*ACTION ITEM*: Every line of the records below that holds the word "charset" should be copied out.

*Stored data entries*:
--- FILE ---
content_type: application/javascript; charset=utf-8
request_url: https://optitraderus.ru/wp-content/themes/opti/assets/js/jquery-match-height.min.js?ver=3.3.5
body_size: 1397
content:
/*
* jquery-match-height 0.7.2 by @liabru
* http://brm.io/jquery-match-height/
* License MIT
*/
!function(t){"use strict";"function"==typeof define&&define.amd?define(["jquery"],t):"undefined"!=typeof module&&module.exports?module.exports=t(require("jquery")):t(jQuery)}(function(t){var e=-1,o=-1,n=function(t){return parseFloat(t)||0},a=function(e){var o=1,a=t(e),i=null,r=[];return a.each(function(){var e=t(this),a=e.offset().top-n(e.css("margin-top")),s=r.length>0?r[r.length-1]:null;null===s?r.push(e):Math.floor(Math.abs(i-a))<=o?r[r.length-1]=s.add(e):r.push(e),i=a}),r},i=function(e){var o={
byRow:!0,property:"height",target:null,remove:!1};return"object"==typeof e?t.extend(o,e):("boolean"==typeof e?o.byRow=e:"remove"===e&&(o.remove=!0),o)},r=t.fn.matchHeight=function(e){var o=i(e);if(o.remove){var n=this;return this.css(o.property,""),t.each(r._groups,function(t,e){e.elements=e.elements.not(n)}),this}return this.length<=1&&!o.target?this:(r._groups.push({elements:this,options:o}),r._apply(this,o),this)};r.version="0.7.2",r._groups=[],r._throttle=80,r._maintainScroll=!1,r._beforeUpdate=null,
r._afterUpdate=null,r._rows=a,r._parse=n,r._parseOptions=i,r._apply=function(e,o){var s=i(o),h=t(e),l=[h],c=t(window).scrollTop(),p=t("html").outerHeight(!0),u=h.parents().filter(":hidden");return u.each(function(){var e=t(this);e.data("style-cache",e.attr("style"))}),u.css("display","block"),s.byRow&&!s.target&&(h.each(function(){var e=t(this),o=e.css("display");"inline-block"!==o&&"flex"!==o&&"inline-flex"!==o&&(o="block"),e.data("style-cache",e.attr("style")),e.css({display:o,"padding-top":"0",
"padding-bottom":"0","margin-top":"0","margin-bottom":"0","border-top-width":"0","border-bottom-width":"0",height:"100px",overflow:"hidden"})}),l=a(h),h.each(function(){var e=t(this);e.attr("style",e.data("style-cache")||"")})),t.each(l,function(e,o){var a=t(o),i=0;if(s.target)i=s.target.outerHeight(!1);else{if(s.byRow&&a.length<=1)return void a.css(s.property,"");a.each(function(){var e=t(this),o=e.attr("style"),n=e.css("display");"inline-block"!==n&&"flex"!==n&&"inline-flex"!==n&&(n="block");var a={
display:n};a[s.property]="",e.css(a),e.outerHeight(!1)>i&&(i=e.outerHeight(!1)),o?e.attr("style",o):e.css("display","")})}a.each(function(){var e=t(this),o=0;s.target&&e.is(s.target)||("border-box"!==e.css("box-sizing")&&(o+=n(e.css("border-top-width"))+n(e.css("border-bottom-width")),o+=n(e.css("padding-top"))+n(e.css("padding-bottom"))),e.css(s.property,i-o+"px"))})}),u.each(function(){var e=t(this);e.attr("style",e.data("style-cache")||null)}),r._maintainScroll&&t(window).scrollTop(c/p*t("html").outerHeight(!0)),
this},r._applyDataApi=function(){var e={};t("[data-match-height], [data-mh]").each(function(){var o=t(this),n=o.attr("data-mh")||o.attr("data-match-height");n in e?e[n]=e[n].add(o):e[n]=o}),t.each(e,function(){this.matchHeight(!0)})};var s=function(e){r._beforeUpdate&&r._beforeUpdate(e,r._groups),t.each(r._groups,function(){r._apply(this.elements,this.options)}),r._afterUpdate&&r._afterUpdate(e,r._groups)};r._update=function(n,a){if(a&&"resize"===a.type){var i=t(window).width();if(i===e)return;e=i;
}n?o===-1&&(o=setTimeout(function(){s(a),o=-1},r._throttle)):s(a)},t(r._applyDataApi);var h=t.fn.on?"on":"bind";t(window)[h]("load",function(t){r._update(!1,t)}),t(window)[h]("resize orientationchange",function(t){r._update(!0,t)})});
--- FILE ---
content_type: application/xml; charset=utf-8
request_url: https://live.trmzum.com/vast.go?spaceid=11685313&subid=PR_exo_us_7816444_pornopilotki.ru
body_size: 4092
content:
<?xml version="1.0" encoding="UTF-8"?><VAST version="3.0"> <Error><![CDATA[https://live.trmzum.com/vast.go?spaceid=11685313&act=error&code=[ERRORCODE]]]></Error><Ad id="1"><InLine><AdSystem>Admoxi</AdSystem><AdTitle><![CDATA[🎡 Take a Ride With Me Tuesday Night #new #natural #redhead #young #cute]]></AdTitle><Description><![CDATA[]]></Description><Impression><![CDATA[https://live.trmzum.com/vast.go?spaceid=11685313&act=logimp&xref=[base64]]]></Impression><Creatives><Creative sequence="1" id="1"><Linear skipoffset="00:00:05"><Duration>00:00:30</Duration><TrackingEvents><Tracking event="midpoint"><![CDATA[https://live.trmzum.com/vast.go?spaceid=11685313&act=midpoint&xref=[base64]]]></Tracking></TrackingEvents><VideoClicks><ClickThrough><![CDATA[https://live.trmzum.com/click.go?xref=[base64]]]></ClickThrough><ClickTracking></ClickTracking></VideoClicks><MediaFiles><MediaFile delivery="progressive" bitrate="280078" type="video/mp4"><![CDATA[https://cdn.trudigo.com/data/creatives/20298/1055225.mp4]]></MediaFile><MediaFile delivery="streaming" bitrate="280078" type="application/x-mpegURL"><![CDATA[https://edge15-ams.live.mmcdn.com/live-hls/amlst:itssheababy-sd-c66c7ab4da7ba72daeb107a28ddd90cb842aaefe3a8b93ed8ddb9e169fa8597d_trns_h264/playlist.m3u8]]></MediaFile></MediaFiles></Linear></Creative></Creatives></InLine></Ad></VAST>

*SOLUTION*:
content_type: application/javascript; charset=utf-8
content_type: application/xml; charset=utf-8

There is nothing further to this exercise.